Sucharewicz sah sich in die Rolle der Sprecherin der israelischen Regierung gedrängt. Doch sie parierte die Vorwürfe. »Um Gottes Willen, Herr Gerlach. Sie werfen mir vor, dass ich die Frage von Herrn Lanz beantworte, der mich fragt, wie ich meinen Kindern diese Situation erkläre und wie die Kinder in Israel mit dem Trauma des 7. Oktober umgehen?« Wie voreingenommen müsse man sein, um nirgendwo Menschlichkeit und Hoffnung zu suchen, sondern stattdessen »bei dieser Obsession des Bashings zu bleiben« und Israel als einen Aggressor hinzustellen, der eine größere Gefahr für den Weltfrieden darstelle als der Iran, fragte sie empört zurück.

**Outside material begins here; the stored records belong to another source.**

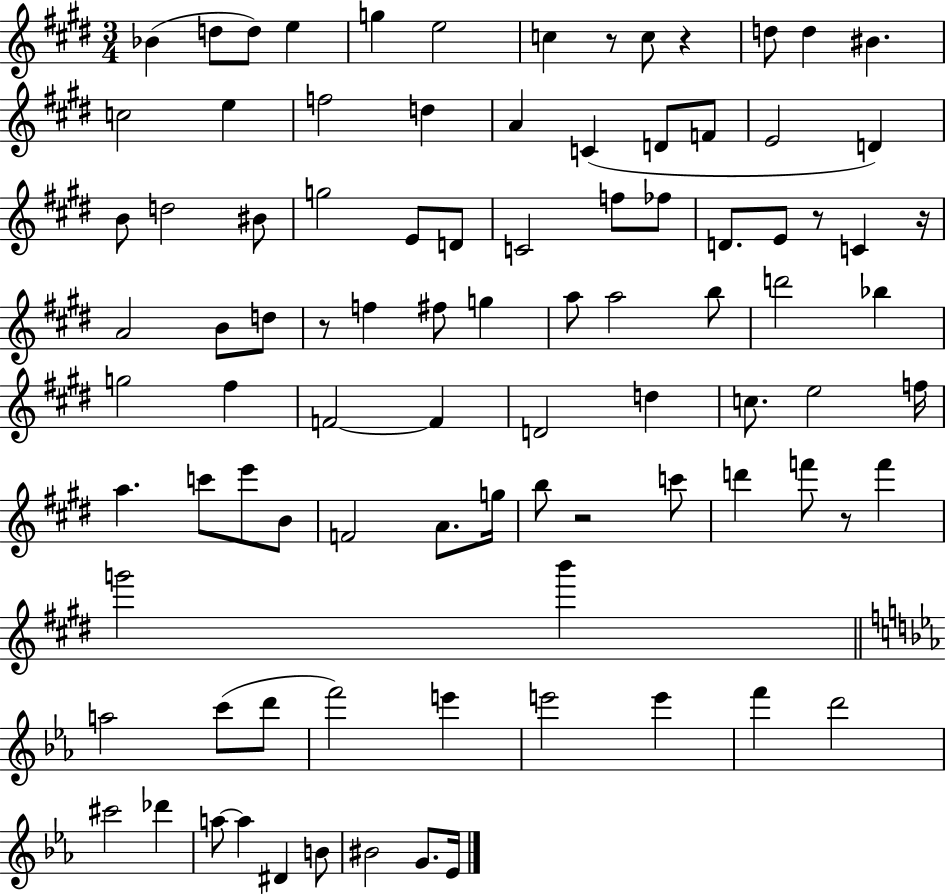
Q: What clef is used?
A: treble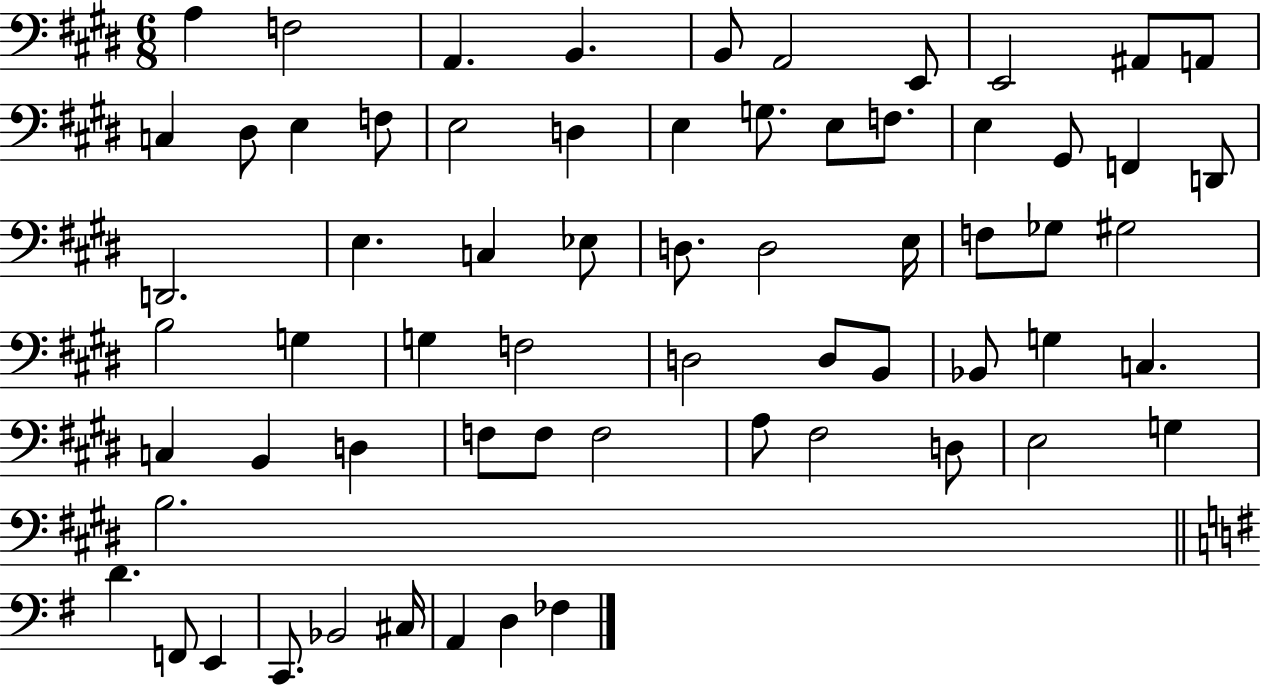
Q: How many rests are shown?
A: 0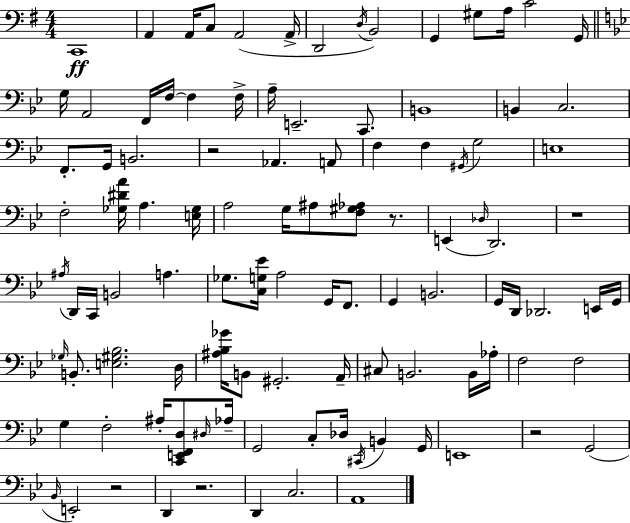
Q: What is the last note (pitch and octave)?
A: A2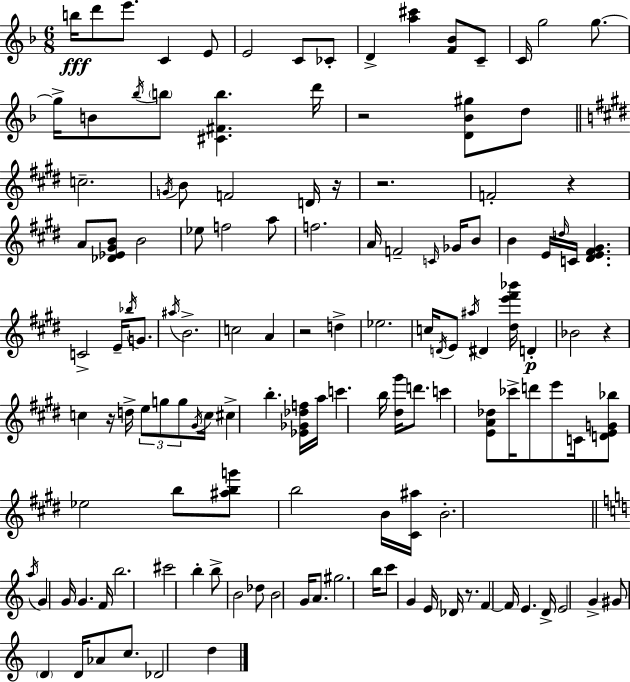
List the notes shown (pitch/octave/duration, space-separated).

B5/s D6/e E6/e. C4/q E4/e E4/h C4/e CES4/e D4/q [A5,C#6]/q [F4,Bb4]/e C4/e C4/s G5/h G5/e. G5/s B4/e Bb5/s B5/e [C#4,F#4,B5]/q. D6/s R/h [D4,Bb4,G#5]/e D5/e C5/h. G4/s B4/e F4/h D4/s R/s R/h. F4/h R/q A4/e [Db4,Eb4,G#4,B4]/e B4/h Eb5/e F5/h A5/e F5/h. A4/s F4/h C4/s Gb4/s B4/e B4/q E4/s D5/s C4/s [D#4,E4,F#4,G#4]/q. C4/h E4/s Bb5/s G4/e. A#5/s B4/h. C5/h A4/q R/h D5/q Eb5/h. C5/s D4/s E4/e A#5/s D#4/q [D#5,E6,F#6,Bb6]/s D4/q Bb4/h R/q C5/q R/s D5/s E5/e G5/e G5/e G#4/s C5/s C#5/q B5/q. [Eb4,Gb4,Db5,F5]/s A5/s C6/q. B5/s [D#5,G#6]/s D6/e. C6/q [E4,A4,Db5]/e CES6/s D6/e E6/e C4/s [D4,E4,G4,Bb5]/e Eb5/h B5/e [A#5,B5,G6]/e B5/h B4/s [C#4,A#5]/s B4/h. A5/s G4/q G4/s G4/q. F4/s B5/h. C#6/h B5/q B5/e B4/h Db5/e B4/h G4/s A4/e. G#5/h. B5/s C6/e G4/q E4/s Db4/s R/e. F4/q F4/s E4/q. D4/s E4/h G4/q G#4/e D4/q D4/s Ab4/e C5/e. Db4/h D5/q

»Wir haben aufgehört, unsere eigenen Kinder zu opfern«
Gerlach fordere Verantwortung ein. Sie nehme ihre Verantwortung sehr ernst, so die 45-Jährige. Sie trauere auch um jedes tote palästinensische Kind. Aber die Verantwortung für die toten Kinder in Gaza trüge einzig und allein die Hamas.
Israel habe aber aus seiner Geschichte Lehren gezogen, so Sucharewicz. »Wir haben aufgehört damit, unsere eigenen Kinder dafür zu opfern, damit andere Kinder nicht sterben.« Das bedeute aber nicht, dass das israelische Militär nicht alles tue, um Kinder zu schützen, sagte sie.
Das wiederum zog Katrin Glatz Brubakk in Zweifel. Bei den israelischen Angriffen auf das Nasser-Krankenhaus, bei dem vor einigen Wochen 22 Menschen, darunter mehrere Ärzte und Journalisten, ums Leben kamen, habe es keine Vorwarnung der IDF gegeben. Bevor sie das letzte Mal nach Gaza gefahren sei, habe sie ihren eigenen Kindern Abschiedsbriefe hinterlassen, für den Fall, dass sie nicht zurückkommen werde, sagte die Psychologin.
Dann sprang die Diskussion wieder zurück auf die politische Ebene und auf die Frage, ob ein palästinensischer Staat die Lösung der Probleme darstellen kann oder nur ein zusätzliches Problem. Doch man spürte, dass vor allem zwischen Gerlach und Sucharewicz die Argumente bereits ausgetauscht waren. Viel Neues erfuhren die Zuschauer trotz der lebhaften Debatte nicht. Immerhin wurden die hinlänglich bekannten Argumente mit viel Verve vorgetragen.
Ob die Momente, in denen nichts gesagt wurde, zum Erkenntnisgewinn beitrugen, darf bezweifelt werden. Denn viele solcher stiller Momente gab es nicht.